Once the database and the administrator user and password are configured, you can create the new database to contain the chanjo structures. To do so, from a terminal type:
mysql -u admin_user -padmin_password #no space between -p and password
mysql> create database chanjo4_demo;
mysql> exit
To create a new empty database download the empty schema chanjo4_structure.sql
under scout/demo/resources
. The command to restore the database from this dump file is:
mysql -u admin_user -padmin_password chanjo4_demo < path/to/chanjo4_structure.sql #no space between -p and password
To create instead a demo database containing coverage data for genes in panel1 for the samples used in the demo version of scout, you might download the schema chanjo4_demo.sql
. This file is present in the folder scout/demo
, along with the rest of the demo data. The syntax to create the database is the same as above.
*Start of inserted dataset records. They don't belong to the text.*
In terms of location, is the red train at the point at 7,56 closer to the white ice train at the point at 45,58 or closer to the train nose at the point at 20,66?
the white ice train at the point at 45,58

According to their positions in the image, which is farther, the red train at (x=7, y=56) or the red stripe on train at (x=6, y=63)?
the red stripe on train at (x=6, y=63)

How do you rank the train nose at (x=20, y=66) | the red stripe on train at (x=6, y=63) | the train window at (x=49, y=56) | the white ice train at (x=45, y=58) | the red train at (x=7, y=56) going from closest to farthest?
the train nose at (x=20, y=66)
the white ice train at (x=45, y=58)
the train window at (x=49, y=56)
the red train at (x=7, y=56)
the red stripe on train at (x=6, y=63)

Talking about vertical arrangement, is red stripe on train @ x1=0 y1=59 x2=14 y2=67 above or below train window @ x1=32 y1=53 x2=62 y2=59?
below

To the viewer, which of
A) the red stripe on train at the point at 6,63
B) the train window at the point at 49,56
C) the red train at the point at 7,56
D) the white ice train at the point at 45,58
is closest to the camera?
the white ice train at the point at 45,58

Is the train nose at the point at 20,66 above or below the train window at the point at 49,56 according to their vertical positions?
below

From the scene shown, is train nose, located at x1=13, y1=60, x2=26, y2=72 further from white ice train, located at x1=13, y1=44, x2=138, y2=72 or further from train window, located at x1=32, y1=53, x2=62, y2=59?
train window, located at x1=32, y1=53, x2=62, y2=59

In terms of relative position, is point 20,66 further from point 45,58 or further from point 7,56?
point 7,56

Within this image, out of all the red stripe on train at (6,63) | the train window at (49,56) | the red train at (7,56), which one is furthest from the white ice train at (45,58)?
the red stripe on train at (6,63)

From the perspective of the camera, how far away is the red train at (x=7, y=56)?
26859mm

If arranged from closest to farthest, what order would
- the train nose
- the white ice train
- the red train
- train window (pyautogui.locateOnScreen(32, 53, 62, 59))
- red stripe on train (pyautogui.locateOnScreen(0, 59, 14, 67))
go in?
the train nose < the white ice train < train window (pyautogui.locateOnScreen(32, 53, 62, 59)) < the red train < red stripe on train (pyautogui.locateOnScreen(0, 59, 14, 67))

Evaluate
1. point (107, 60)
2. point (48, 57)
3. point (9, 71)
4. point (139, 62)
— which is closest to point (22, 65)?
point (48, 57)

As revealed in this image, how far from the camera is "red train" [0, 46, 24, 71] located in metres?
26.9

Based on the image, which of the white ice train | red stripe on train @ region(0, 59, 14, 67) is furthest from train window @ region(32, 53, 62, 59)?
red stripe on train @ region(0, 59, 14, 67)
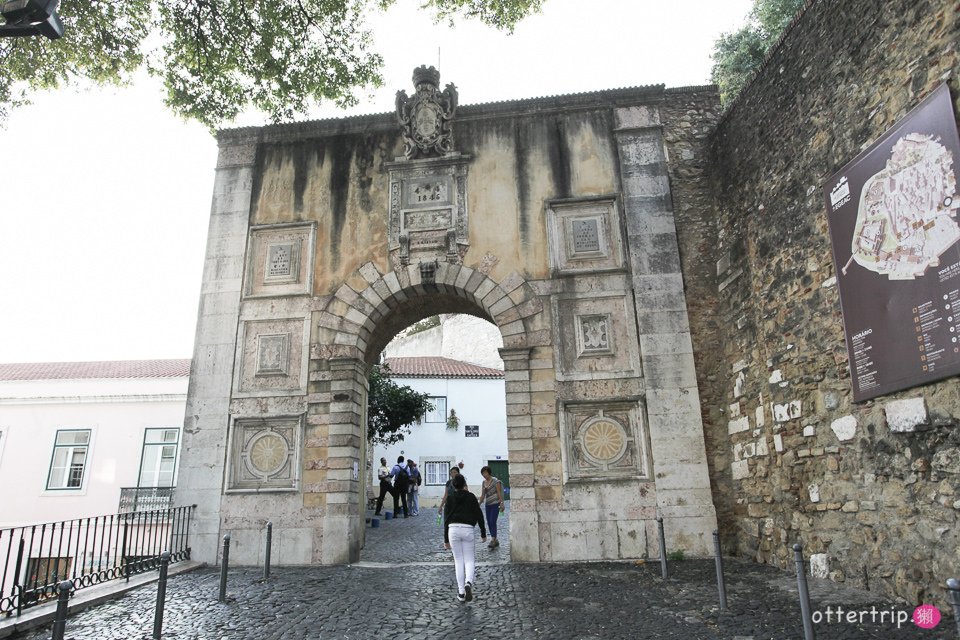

Chanjo database consists of 3 tables: - sample:
Field | Type | Null | Key | Default | Extra |
---|---|---|---|---|---|
id | varchar(32) | NO | PRI | NULL | |
group_id | varchar(128) | YES | MUL | NULL | |
source | varchar(256) | YES | NULL | ||
created_at | datetime | YES | NULL | ||
name | varchar(128) | YES | NULL | ||
group_name | varchar(128) | YES | NULL |
- transcript:
Field | Type | Null | Key | Default | Extra |
---|---|---|---|---|---|
id | varchar(32) | NO | PRI | NULL | |
gene_id | int(11) | NO | MUL | NULL | |
gene_name | varchar(32) | YES | MUL | NULL | |
chromosome | varchar(10) | YES | NULL | ||
length | int(11) | YES | NULL |
- transcript_stat:
Field | Type | Null | Key | Default | Extra |
---|---|---|---|---|---|
id | int(11) | NO | PRI | NULL | auto_increment |
mean_coverage | float | NO | NULL | ||
completeness_10 | float | YES | NULL | ||
completeness_15 | float | YES | NULL | ||
completeness_20 | float | YES | NULL | ||
completeness_50 | float | YES | NULL | ||
completeness_100 | float | YES | NULL | ||
threshold | int(11) | YES | NULL | ||
_incomplete_exons | text | YES | NULL | ||
sample_id | varchar(32) | NO | MUL | NULL | |
transcript_id | varchar(32) | NO | MUL | NULL |
chanjo-report
This package might be downloaded and installed via git clone
and using pip install
command (instructions here), but perhaps the easiest way to make sure that it will serve pages once the app is invoked by scout is to install it with this command:
pip install scout-browser[coverage]
Just make sure that both scout and chanjo-report are installed on the same virtual environment (if you are using one). Note that chanjo-report requires the package pymysql if it will be connecting to a MySQL database. So if it is not found in the environment you can install it with this command:
pip install pymysql
Enabling the chanjo coverage integration in scout
In order to enable the support for the coverage report visualization in scout the configuration file named config.py
under scout/server
must be modified to include the following line:
SQLALCHEMY_DATABASE_URI = 'mysql+pymysql://username:password@host:port/chanjo4_demo'
The database URI provided in the line above refers to the MySQL database with the coverage data, so user and password are those used to connect to the database. Default database host and port are localhost
and 3306
respectively.
If your scout implementation is using another configuration file other than the default config.py
then the database connection URI must be added to this file instead.
Once all the above steps are executed you should see the "Coverage report" option on the left side bar under the scout case page. The buttons allow to generate HTML and PDF reports for the case samples.